** start Data **

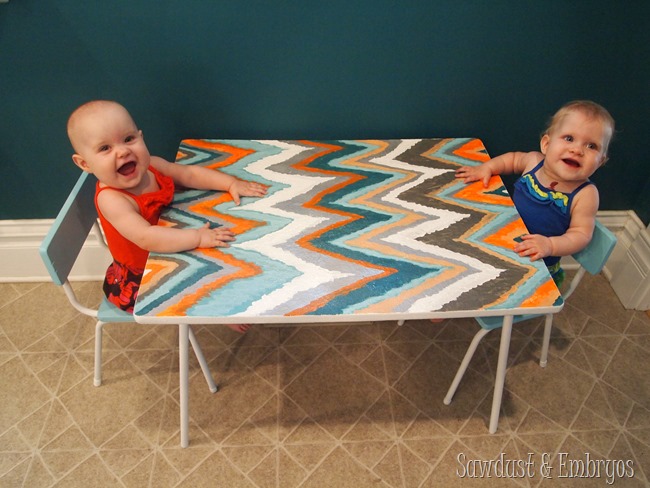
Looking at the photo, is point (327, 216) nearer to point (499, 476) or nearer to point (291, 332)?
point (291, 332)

** end Data **
** start Data **

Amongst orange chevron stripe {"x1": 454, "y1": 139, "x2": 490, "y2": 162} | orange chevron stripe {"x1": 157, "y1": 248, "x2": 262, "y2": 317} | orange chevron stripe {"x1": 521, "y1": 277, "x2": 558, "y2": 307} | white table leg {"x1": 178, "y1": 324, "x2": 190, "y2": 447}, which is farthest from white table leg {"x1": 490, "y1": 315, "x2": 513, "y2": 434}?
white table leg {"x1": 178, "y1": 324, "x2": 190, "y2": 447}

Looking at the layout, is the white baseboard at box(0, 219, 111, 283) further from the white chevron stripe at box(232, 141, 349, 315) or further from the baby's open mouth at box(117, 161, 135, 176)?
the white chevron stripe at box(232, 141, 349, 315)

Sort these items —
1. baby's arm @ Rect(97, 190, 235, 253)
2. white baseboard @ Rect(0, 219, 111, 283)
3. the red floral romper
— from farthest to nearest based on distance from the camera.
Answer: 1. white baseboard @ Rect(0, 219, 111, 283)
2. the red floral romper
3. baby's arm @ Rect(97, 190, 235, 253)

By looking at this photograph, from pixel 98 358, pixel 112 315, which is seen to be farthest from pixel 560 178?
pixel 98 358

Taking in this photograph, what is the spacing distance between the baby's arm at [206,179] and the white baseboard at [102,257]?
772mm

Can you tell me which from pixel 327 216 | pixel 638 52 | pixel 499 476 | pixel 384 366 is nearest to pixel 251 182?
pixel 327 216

** end Data **

#### [To do]
Reproduce the entries above without any changes, starting with the line that contains "Sort these items —" and continuing through the line that contains "3. baby's arm @ Rect(97, 190, 235, 253)", including both of those lines.

#### [Task response]
Sort these items —
1. baby's arm @ Rect(97, 190, 235, 253)
2. white baseboard @ Rect(0, 219, 111, 283)
3. the red floral romper
— from farthest to nearest based on distance from the camera.
Answer: 1. white baseboard @ Rect(0, 219, 111, 283)
2. the red floral romper
3. baby's arm @ Rect(97, 190, 235, 253)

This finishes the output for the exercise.